What happens if Trump is incapacitated
May 19, 2020 - President Trump says he is taking a malaria drug to protect against the coronavirus, despite warnings of potentially fatal side effects.
Trials have suggested that the malarial drug hydroxychloroquine can cause serious heart problems. Researchers said that patients taking the medication with the antibiotic azithromycin were more likely to experience cardiac arrest than those who received one or neither of the therapies.
Trump is reportedly taking both medications and started about two weeks ago after one of his valets tested positive for coronavirus. Two days later, on May 8, Vice President Mike Pence’s press secretary Katie Miller – the wife of Trump’s aide Stephen Miller – also tested positive. Three members of the White House coronavirus task force are also in quarantine for 14 days.

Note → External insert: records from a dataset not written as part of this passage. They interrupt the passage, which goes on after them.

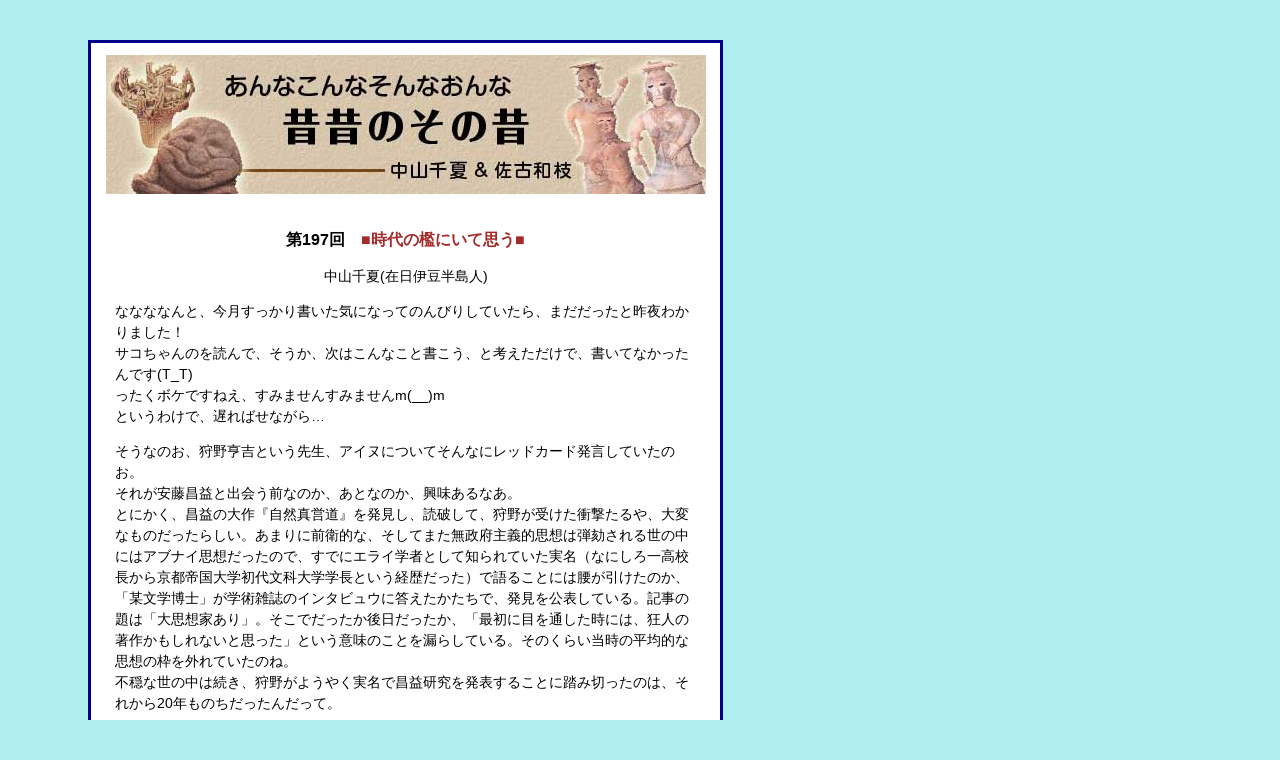

--- FILE ---
content_type: text/html
request_url: https://onnagumi.jp/annakonna02/dai197kai.html
body_size: 3644
content:
<html>

	<head>
		<meta http-equiv="content-type" content="text/html;charset=x-sjis">
		<meta name="generator" content="Adobe GoLive 5">
		<title>あんなこんな　第197回</title>
		<style media="screen" type="text/css">
		<!--
.honbun {
	font-size: 14px;
	line-height: 1.5em;
	font-family: "ヒラギノ角ゴ Pro W3", "Hiragino Kaku Gothic Pro", "メイリオ", Meiryo, Osaka, "ＭＳ Ｐゴシック", "MS PGothic", sans-serif;
}
.komidashi {
	font-size: 16px;
	line-height: 1.5em
}
.green {	color: #063;
}
.honbun1 {	font-size: 14px;
	line-height: 1.5em;
	font-family: "ヒラギノ角ゴ Pro W3", "Hiragino Kaku Gothic Pro", "メイリオ", Meiryo, Osaka, "ＭＳ Ｐゴシック", "MS PGothic", sans-serif;
}
.honbun1 {	font-family: ヒラギノ角ゴ Pro W3, Hiragino Kaku Gothic Pro, メイリオ, Meiryo, Osaka, ＭＳ Ｐゴシック, MS PGothic, sans-serif;
	height: auto;
}
.tyairo {	font-weight: bold;
	color: #933;
}
-->
		</style>
	</head>

<body bgcolor="#afeeee">
		<table cool width="716" height="3121" usegridx usegridy showgridx showgridy gridx="16" gridy="16" border="0" cellpadding="0" cellspacing="0">
			<tr height="32">
				<td width="80" height="3120" rowspan="2"></td>
				<td width="635" height="32"></td>
				<td width="1" height="32"><spacer type="block" width="1" height="32"></td>
			</tr>
			<tr height="3088">
				<td width="635" height="3088" valign="top" align="left" xpos="80">
					<table border="0" cellpadding="3" cellspacing="0" width="64" height="1969" bgcolor="#00008b">
						<tr>
							<td height="1969">
								<table border="0" cellpadding="10" cellspacing="2" width="612" bgcolor="white" height="1963">
									<tr height="139">
										<td width="588" height="139" valign="top" align="left">
											<div align="center">
												<img src="../koramu/anna.logo.jpg" width="600" height="139" border="0"></div>
										</td>
									</tr>
									<tr height="1175">
										<td width="588" valign="top" align="left" height="1798">
											<div align="center">
												<div align="left">
													<table border="0" cellpadding="10" cellspacing="2" width="605" height="1778">
														<tr height="1012">
															<td height="1454" valign="top" align="left" width="581">
																<div align="center">
																	<p class="honbun"><span class="komidashi"><font color="black"><b>第197回　</b></font><b><font color="#a52a2a">■時代の檻にいて思う■</font></b></span></p>
																	<div align="center">
																	  <p class="honbun"><span class="honbun">中山千夏(在日伊豆半島人)</span></p>
																	</div>
																</div>
																<div align="left">
																	<p class="honbun">ななななんと、今月すっかり書いた気になってのんびりしていたら、まだだったと昨夜わかりました！<br>
																    サコちゃんのを読んで、そうか、次はこんなこと書こう、と考えただけで、書いてなかったんです(T_T)<br>
																    ったくボケですねえ、すみませんすみませんm(__)m<br>
																    というわけで、遅ればせながら&hellip;</p>
<p class="honbun">そうなのお、狩野亨吉という先生、アイヌについてそんなにレッドカード発言していたのお。<br>
  それが安藤昌益と出会う前なのか、あとなのか、興味あるなあ。<br>
  とにかく、昌益の大作『自然真営道』を発見し、読破して、狩野が受けた衝撃たるや、大変なものだったらしい。あまりに前衛的な、そしてまた無政府主義的思想は弾劾される世の中にはアブナイ思想だったので、すでにエライ学者として知られていた実名（なにしろ一高校長から京都帝国大学初代文科大学学長という経歴だった）で語ることには腰が引けたのか、「某文学博士」が学術雑誌のインタビュウに答えたかたちで、発見を公表している。記事の題は「大思想家あり」。そこでだったか後日だったか、「最初に目を通した時には、狂人の著作かもしれないと思った」という意味のことを漏らしている。そのくらい当時の平均的な思想の枠を外れていたのね。<br>
  不穏な世の中は続き、狩野がようやく実名で昌益研究を発表することに踏み切ったのは、それから20年ものちだったんだって。																  </p>
<p class="honbun">そういう思想を語るのに、既存の言葉では間に合わず、昌益は漢字を独自に解釈して、独自の概念を表す造語をたくさんしている。たとえば転定と書いてテンチと読み、天地を表す。昌益の考えでは、天地という漢字には上が天、下が地、という上下概念が染み付いている、しかし科学的にも価値的にも、テンチに上下は無い、テンは動くもの、チはどっかと定まっているものであるから、転定と書くべきだという。<br>
  ステキなのはヒトね。男女と書いてヒトと読ませる。色紙を書かなければならない時、「おんなとおとことあわせて人間」と私が書くようになったのは、もちろん1970年代に出会ったリブの考えを踏まえてのこと。それと同じ考えを江戸時代の男が言っていたとはね。同時代人はもちろんのこと、明治の男学者が、正気を疑ったのも無理はない。																  </p>
<p class="honbun">昌益を巡っては、思想における時代の制約ということを改めて考えた。昌益の時代、学問といえば儒教や陰陽五行説、仏教を学ぶのが正道だったから、昌益も入り口はそこだった。後にはどちらも否定するわけだけれど、土台はそれ、特に陰陽五行説は持論を展開する手がかりとして、自己流に昇華するかたちでひきずらざるをえなかった。そんな状況で、現代から見ても前衛的な人権思想に類する世界観、社会観を構築したのだからすごい。しかし時代の制約を逃れきれてはいないだろう。<br>
  研究者のなかには、昌益思想をむしろ天皇制、家父長制を重視したもの、と強弁するひとがあるらしいが、たとえ強弁であれ、そのような昌益論を生じさせる余地が昌益の著作にあるに違いなく、そこに時代の制約がある、と私は思う。																  </p>
<p class="honbun">私が時代の制約を考えるようになったのは、やっぱりリブのおかげだね。だってさ、時代の制約を割り引いて見ないと、こと性に関する限り、80年代ごろまでの思想家は、ほぼ全員が性差別主義者、アカン思想家だものね。考古学やら化学やらとなったら、その分野では立派でも、性差別者でない学者を見つけるのは、いまだにたあいへん。ね？　サコちゃん？<br>
  身分差別、門戸差別も同様でしょ。おそらく狩野亨吉のアイヌ蔑視発言も、そんな時代の制約があってのことだったんじゃないかな。																  </p>
<p class="honbun">実名で昌益研究を発表する前年に、狩野は京大に退官届けを出して受理された。そして、後半生は、皇太子の教育係や東北帝国大学総長への誘い、東京市長への推薦などをすべて固辞して、一介の市民、音羽の書画骨董屋の主人として生きたんだって。前に紹介した『安藤昌益の世界』の著者は明言しないけれど、そこには昌益思想への傾倒もあったんじゃないかなあ。<br>
  そう思うので、彼のレッドカード発言の時期に、興味あるわけ。																  </p>
<p class="honbun">男女をヒトと読ませる昌益の男女平等論にも、当然、時代の制約がある。男は耕し、女は織る、と昌益は性で役割分担する。人間はすべからく自然に呼応して生きるべきである、人間の自然として女のほうがむしろ優れているのだから、女性蔑視は非科学的である、ただし生理が異なるので、自然なこととして役割分担があるのは当然、という考えだ。今でもこの段階にある男女平等論は多いけれど、科学の進歩や女の多方面への進出実現が、果たして個人の自由を規制して役割分担する根拠となるほどの生理的な違いが、男女にあるのか、疑われるようになってきている。<br>
  そんな現代を生きている私たちの思想も、時代の制約という見えない檻に、がっちり捉えられているんだろうね&hellip;                                                                </p>
																  <p class="honbun"><span class="honbun"><br>
																		</span></p>
															  </div></td>
														</tr>
														<tr height="229">
															<td valign="top" align="center" height="229" width="581">
																<p class="honbun"><br>
																	<span class="honbun"><img src="dai197kai.jpg" width="380" height="284" border="0"><br>
																	<br>
																	</span></p>
															</td>
														</tr>
														<tr height="35">
															<td valign="top" align="center" height="70" width="581">
																<hr>
																<table border="0" cellpadding="5" cellspacing="0" width="64">
																	<tr>
																		<td bgcolor="red">
																			<div align="center">
																				<a href="../home.html" target="home_frame" title="HOMEへ"><b>HOME</b></a></div>
																		</td>
																	</tr>
																</table>
															</td>
														</tr>
													</table>
												</div>
											</div>
										</td>
									</tr>
								</table>
							</td>
						</tr>
					</table>
				</td>
				<td width="1" height="3088"><spacer type="block" width="1" height="3088"></td>
			</tr>
			<tr height="1" cntrlrow>
				<td width="80" height="1"><spacer type="block" width="80" height="1"></td>
				<td width="635" height="1"><spacer type="block" width="635" height="1"></td>
				<td width="1" height="1"></td>
			</tr>
		</table>
		<p></p>
	</body>

</html>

While neither leader has subsequently tested positive for the virus, the possibility of the incapacitation of both Trump or Pence at the same time could lead to a full-blown constitutional crisis with competing claims on the presidency.
The Constitution’s 25th Amendment allows Trump to hand over control to the vice president and then reclaim it as soon as he declares himself well again.
George H. W. Bush briefly became acting president after the failed assassination of President Ronald Reagan in 1985, and George W. Bush did this twice during his presidency.
If both the president and vice president were to become incapacitated the Presidential Succession Act of 1947 puts the speaker of the House of Representatives, Democrat Nancy Pelosi, next in line for the presidency.
At the White House on May 18, Trump said his doctor did not recommend hydroxychloroquine to him, but that he requested it from the White House physician.
“I started taking it because I think it’s good,” Trump said. “I’ve heard a lot of good stories.”
Trump said he took hydroxychloroquine with an “original dose” of the antibiotic azithromycin. The president has repeatedly advocated the use of the malarial drug, but no extensive, rigorous studies have found them safe or effective for preventing or treating Covid-19.